Il ne peut plus y avoir de vertu dans la république. Le peuple veut faire les fonctions des magistrats : on ne les respecte donc plus. Les délibérations du sénat n’ont plus de poids : on n’a donc plus d’égard pour les sénateurs, et par conséquent pour les vieillards. Que si l’on n’a pas du respect pour les vieillards, on n’en aura pas non plus pour les pères : les maris ne méritent pas plus de déférence, ni les maîtres plus de soumission. Tout le monde parviendra à aimer ce libertinage : la gêne du commandement fatiguera, comme celle de l’obéissance. Les femmes, les enfants, les esclaves n’auront de soumission pour personne. Il n’y aura plus de mœurs, plus d’amour de l’ordre, enfin plus de vertu.
On voit, dans le banquet de Xénophon, une peinture bien naïve d’une république où le peuple a abusé de l’égalité. Chaque convive donne, à son tour, la raison pourquoi il est content de lui. "Je suis content de moi, dit Chamides, à cause de ma pauvreté. Quand j’étais riche, j’étais obligé de faire ma cour aux calomniateurs, sachant bien que j’étais plus en état de recevoir du mal d’eux que de leur en faire : la république me demandait toujours quelque nouvelle somme : je ne pouvais m’absenter. Depuis que je suis pauvre, j’ai acquis de l’autorité : personne ne me menace, je menace les autres : je puis m’en aller, ou rester. Déjà les riches se lèvent de leurs places, et me cèdent le pas. Je suis un roi, j’étais esclave : je payais un tribut à la république, aujourd’hui elle me nourrit : je ne crains plus de perdre, j’espère d’acquérir."
Le peuple tombe dans ce malheur, lorsque ceux à qui il se confie, voulant cacher leur propre corruption, cherchent à le corrompre.

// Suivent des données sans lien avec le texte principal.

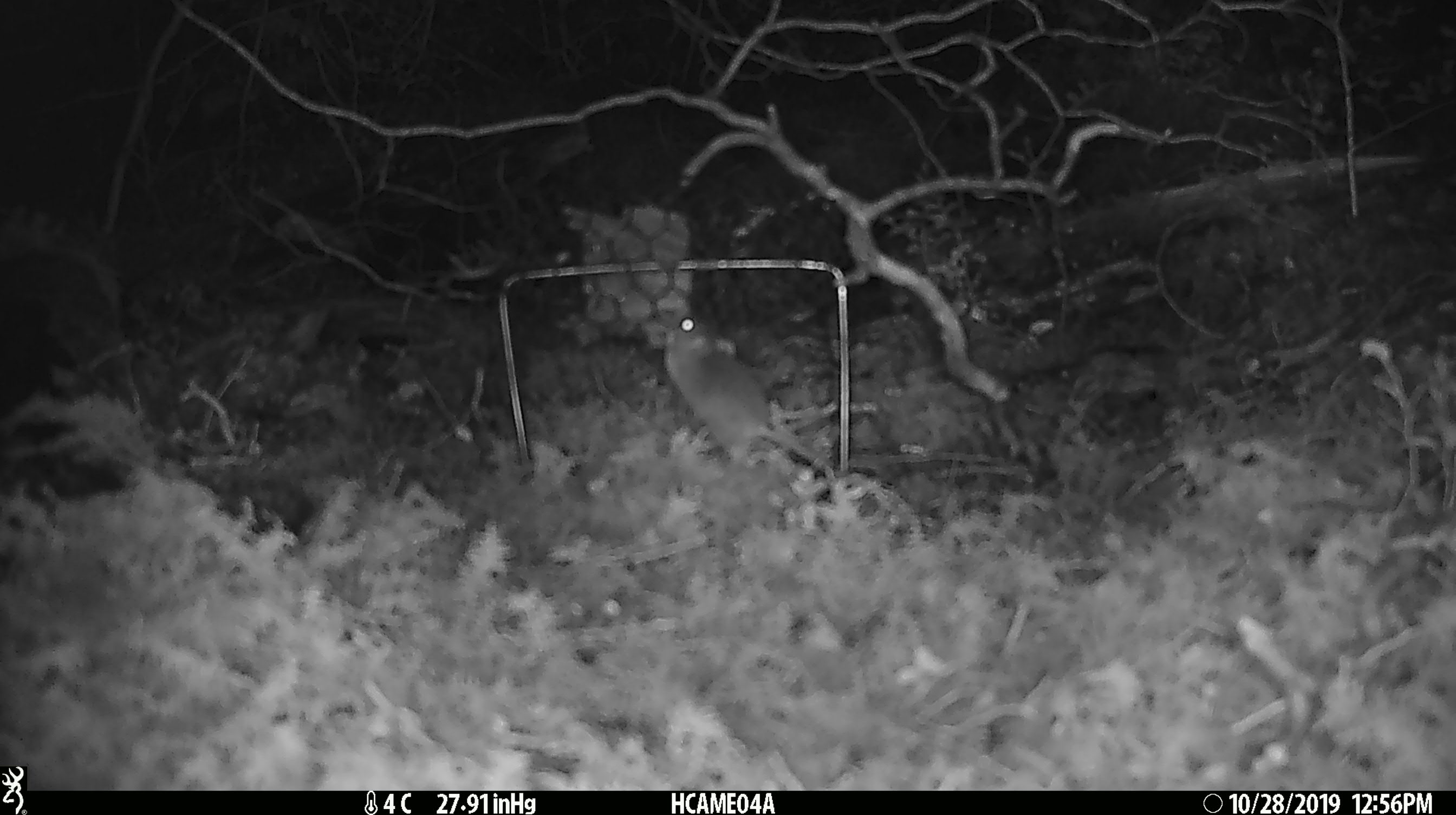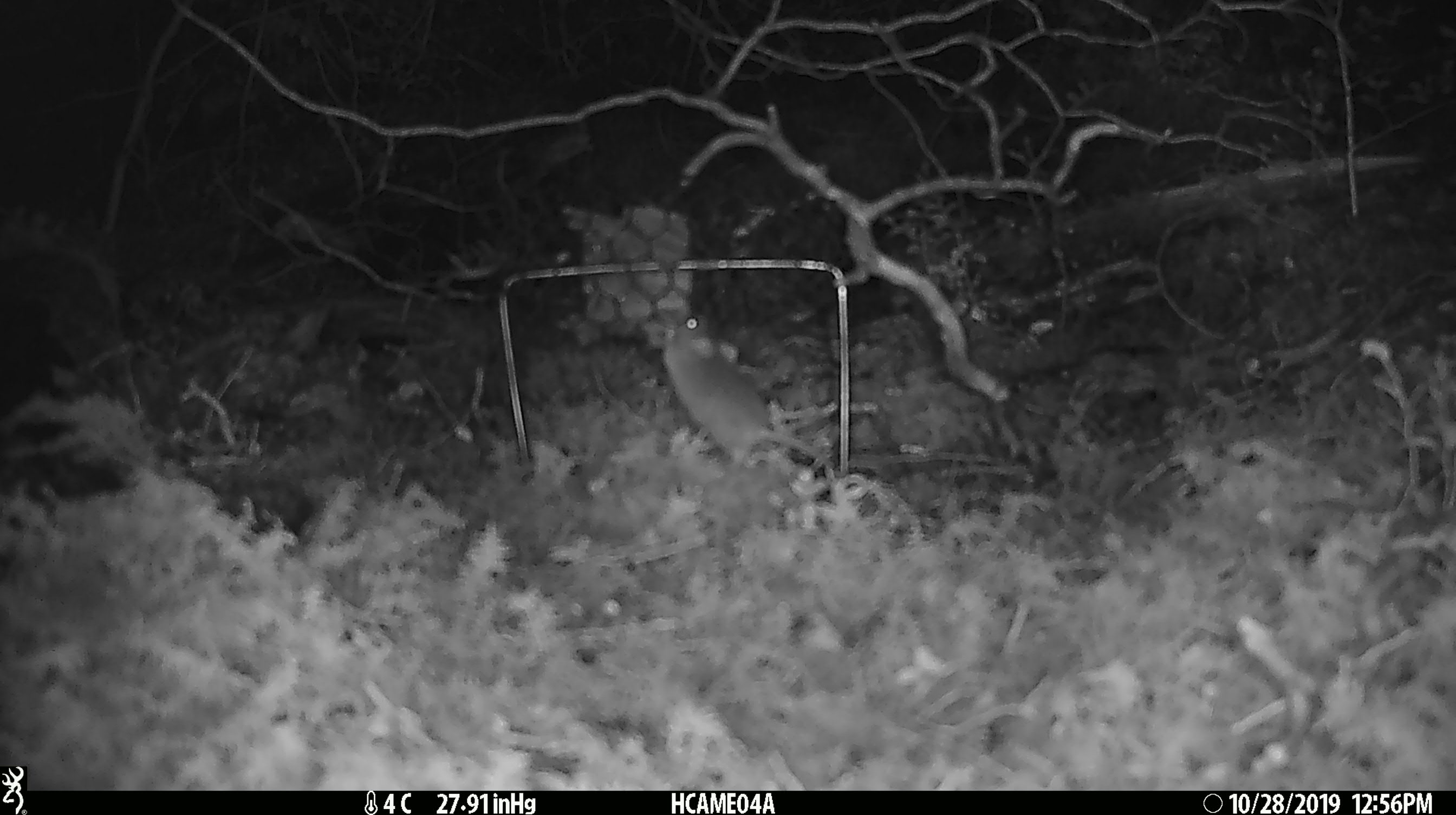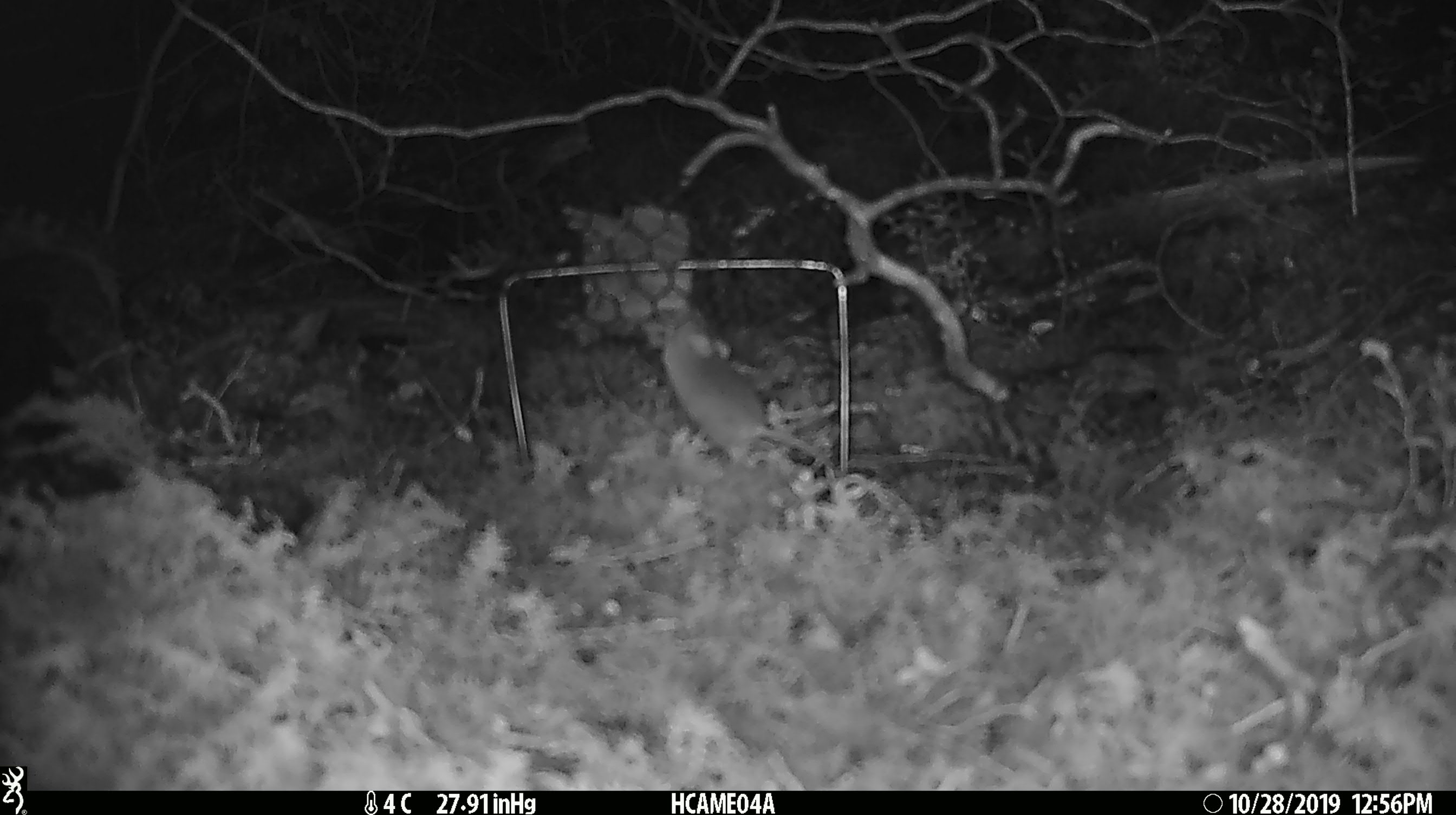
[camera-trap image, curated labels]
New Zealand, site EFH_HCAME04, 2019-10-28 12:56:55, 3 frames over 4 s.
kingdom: Animalia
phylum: Chordata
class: Mammalia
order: Rodentia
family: Muridae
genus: Mus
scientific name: Mus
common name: mouse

Pour qu’il ne voie pas leur ambition, ils ne lui parlent que de sa grandeur ; pour qu’il n’aperçoive pas leur avarice, ils flattent sans cesse la sienne.
La corruption augmentera parmi les corrupteurs, et elle augmentera parmi ceux qui sont déjà corrompus. Le peuple se distribuera tous les deniers publics ; et, comme il aura joint à sa paresse la gestion des affaires, il voudra joindre à sa pauvreté les amusements du luxe. Mais, avec sa paresse et son luxe, il n’y aura que le trésor public qui puisse être un objet pour lui.
Il ne faudra pas s’étonner, si l’on voit les suffrages se donner pour de l’argent. On ne peut donner beaucoup au peuple, sans retirer encore plus de lui : mais, pour retirer de lui, il faut renverser l’état. Plus il paraîtra tirer d’avantage de sa liberté, plus il s’approchera du moment où il doit la perdre. Il se forme de petits tyrans, qui ont tous les vices d’un seul. Bientôt ce qui reste de liberté devient insupportable. Un seul tyran s’élève ; et le peuple perd tout, jusqu’aux avantages de sa corruption.
La démocratie a donc deux excès à éviter : l’esprit d’inégalité, qui la mène à l’aristocratie, ou au gouvernement d’un seul ; et l’esprit d’égalité extrême, qui la conduit au despotisme d’un seul, comme le despotisme d’un seul finit par la conquête.
[…]
Autant que le ciel est éloigné de la terre, autant le véritable esprit d’égalité l’est-il de l’esprit d’égalité extrême. Le premier ne consiste point à faire en sorte que tout le monde commande ou que personne ne soit commandé, mais à obéir et à commander à ses égaux. Il ne cherche pas à n’avoir point de maîtres, mais à n’avoir que ses égaux pour maître.
Dans l’état de nature, les hommes naissent bien dans l’égalité ; mais ils n’y sauroient rester. La société la leur fait perdre, et ils ne redeviennent égaux que par les lois.
Telle est la différence entre la démocratie réglée et celle qui ne l’est pas, que, dans la première, on n’est égal que comme citoyen, et que, dans l’autre, on est encore égal comme magistrat, comme sénateur, comme juge, comme père, comme mari, comme maître.
La place naturelle de la vertu est auprès de la liberté ; mais elle se se trouve pas plus auprès de la liberté extrême qu’auprès de la servitude.
 » (2)

Est-il besoin de citer des exemples d’aspirations à la liberté et à l’égalité qui illustrent les craintes de Montesquieu ? Combien de mouvements d’émancipation n’ont-ils pas finis dans les fers ? Combien de révoltes contre les privilèges n’ont-elles pas généré une nomenklatura ? Combien de tribuns clamant les vertus de la liberté et de l’égalité ne se sont-ils pas révélés des tyrans ?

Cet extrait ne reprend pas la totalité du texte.